## WHAT IS REQUIRED
The records below hold a stretch from the line with "[volunteer wildlife ID]" through the line with "A: Sequence-level."; return exactly those lines, ends included, and nothing more.
(SOURCE RECORDS)
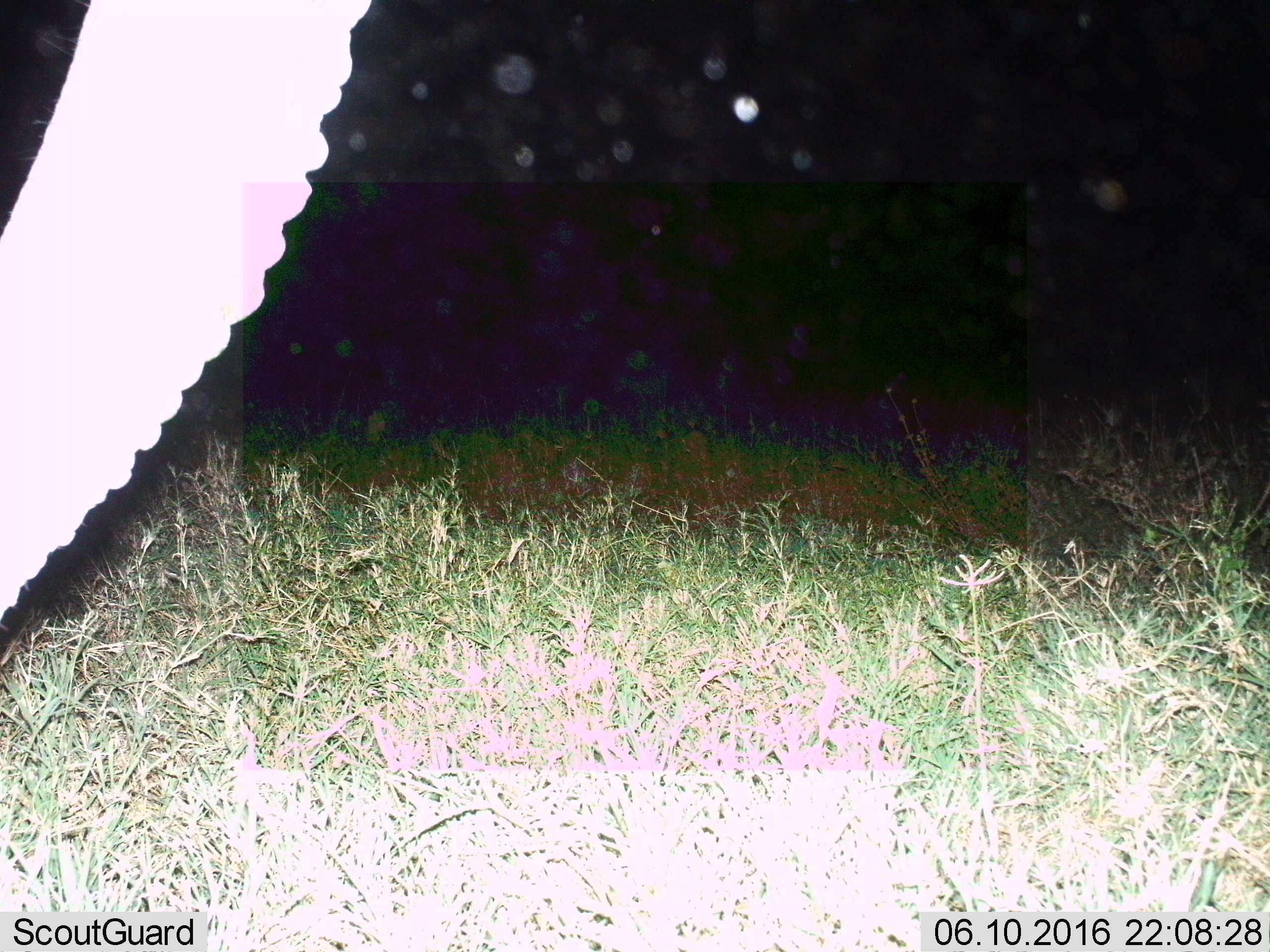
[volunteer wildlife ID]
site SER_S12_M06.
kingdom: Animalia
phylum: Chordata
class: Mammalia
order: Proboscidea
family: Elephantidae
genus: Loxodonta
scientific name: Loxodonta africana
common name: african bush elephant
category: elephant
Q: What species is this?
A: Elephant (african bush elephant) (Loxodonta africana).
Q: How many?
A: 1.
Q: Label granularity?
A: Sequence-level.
(End SOURCE RECORDS)
(SOURCE RECORDS)
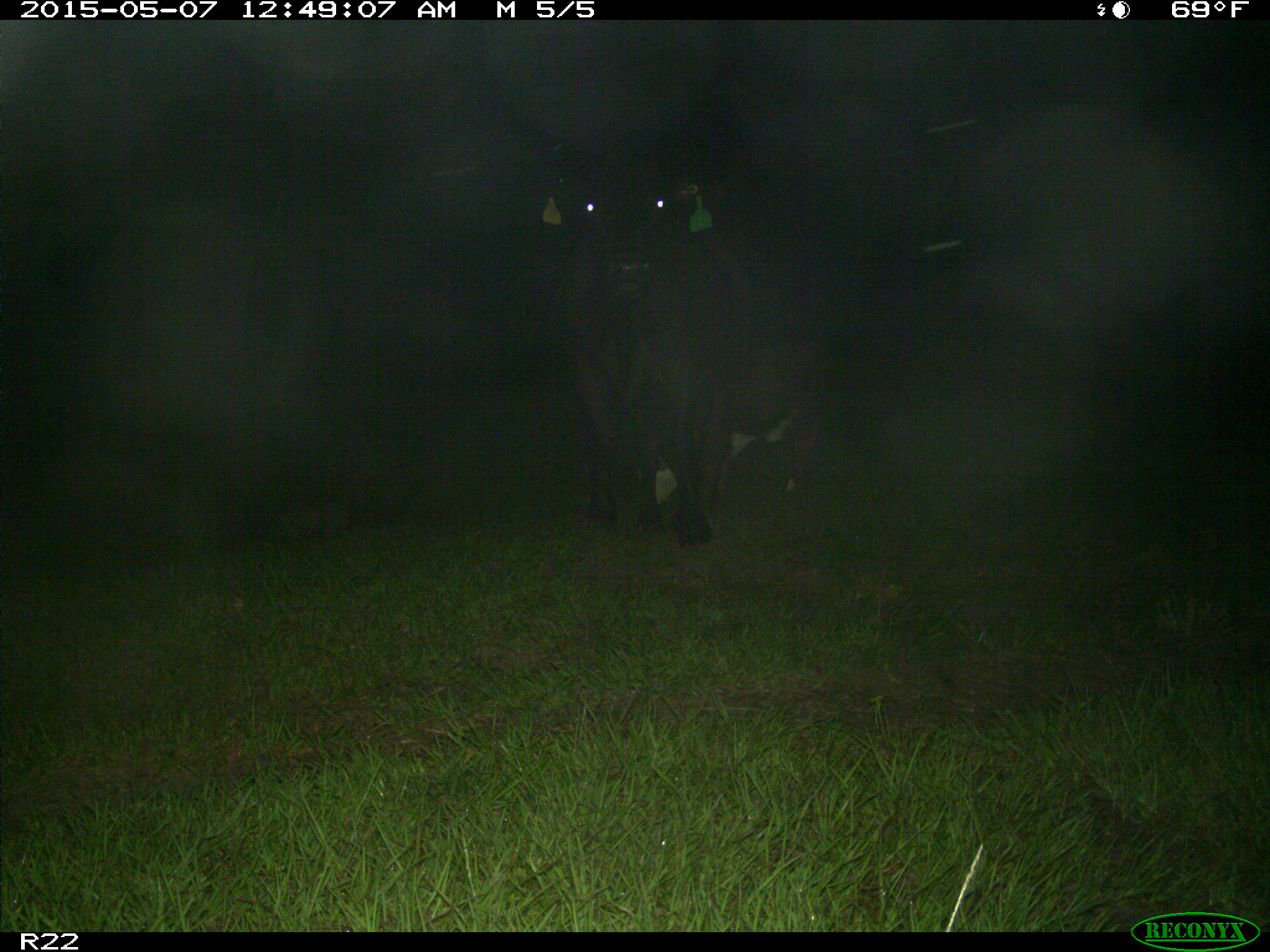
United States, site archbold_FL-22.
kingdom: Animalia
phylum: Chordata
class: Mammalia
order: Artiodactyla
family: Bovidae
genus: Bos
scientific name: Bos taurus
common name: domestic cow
(End SOURCE RECORDS)
(SOURCE RECORDS)
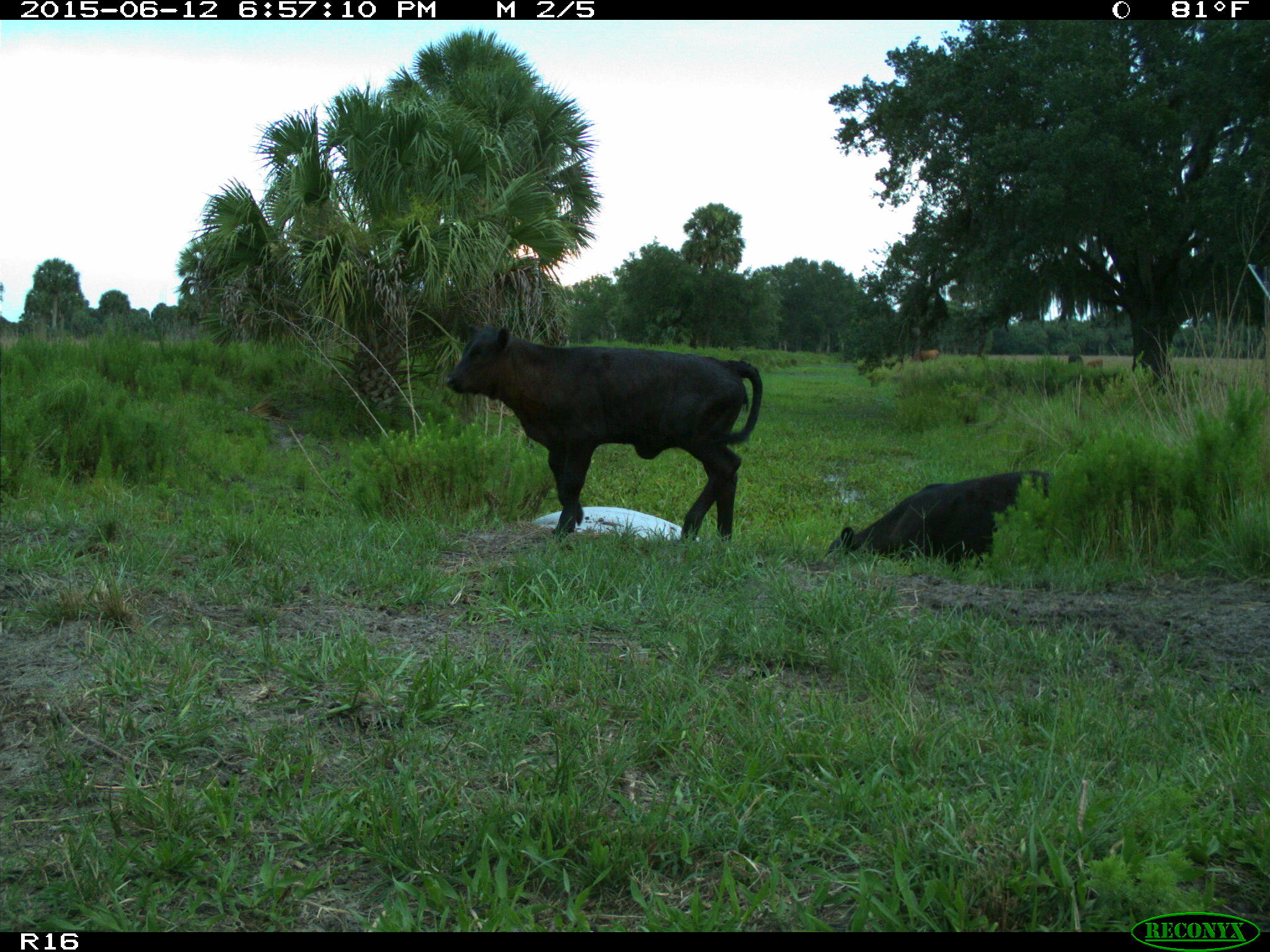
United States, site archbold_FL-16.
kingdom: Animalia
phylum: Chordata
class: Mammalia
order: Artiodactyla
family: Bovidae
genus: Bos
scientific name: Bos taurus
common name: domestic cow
(End SOURCE RECORDS)
## TASK RESPONSE
[volunteer wildlife ID]
site SER_S12_M06.
kingdom: Animalia
phylum: Chordata
class: Mammalia
order: Proboscidea
family: Elephantidae
genus: Loxodonta
scientific name: Loxodonta africana
common name: african bush elephant
category: elephant
Q: What species is this?
A: Elephant (african bush elephant) (Loxodonta africana).
Q: How many?
A: 1.
Q: Label granularity?
A: Sequence-level.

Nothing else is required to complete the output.